C’est vraiment impossible de vous entraîner ?
Mais pour quoi faire ? Ça sert à quoi ? Mon rythme d’entraînement c’est quatre-cinq heures par jour en montagne ou ailleurs. Je fais du cyclisme, pas du gainage. Je fais des exercices de gainage après mes heures de vélo. Je ne suis pas ici pour faire vingt pompes le matin. Ce n’est pas mon métier. Ce que j’ai envie de faire, c’est être libre et faire mon métier dans des bonnes conditions.
A l’inverse, cette mésaventure vous a-t-elle permis de resserrer les liens entre vous ?

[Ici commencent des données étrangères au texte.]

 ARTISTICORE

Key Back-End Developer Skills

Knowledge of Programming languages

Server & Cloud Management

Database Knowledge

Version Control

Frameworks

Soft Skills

Pas avec les autres équipes car on est tous invités à rester dans nos chambres. On est d’un côté du couloir, la FDJ est au milieu et les Gazprom sont de l’autre côté. On se croise mais on reste entre nous. Il y a un très bon contact entre nous. C’est sûr qu’après ça, on aura une histoire en commun à raconter. On se connaît un peu plus désormais. En arrivant ici, j’étais le seul coureur français de l’équipe. J’aurai sans doute progressé en anglais en restant ici (rires).
Passez-vous beaucoup de temps avec vos proches au téléphone ?
Oui. On communique beaucoup par messages mais en même temps, vous voulez que je leur raconte quoi ? Je vous en parle parce que vous êtes journalistes mais sinon, la seule question qui revient c’est : « tu rentres quand ? ». Et je réponds que je suis toujours bloqué là. Voilà.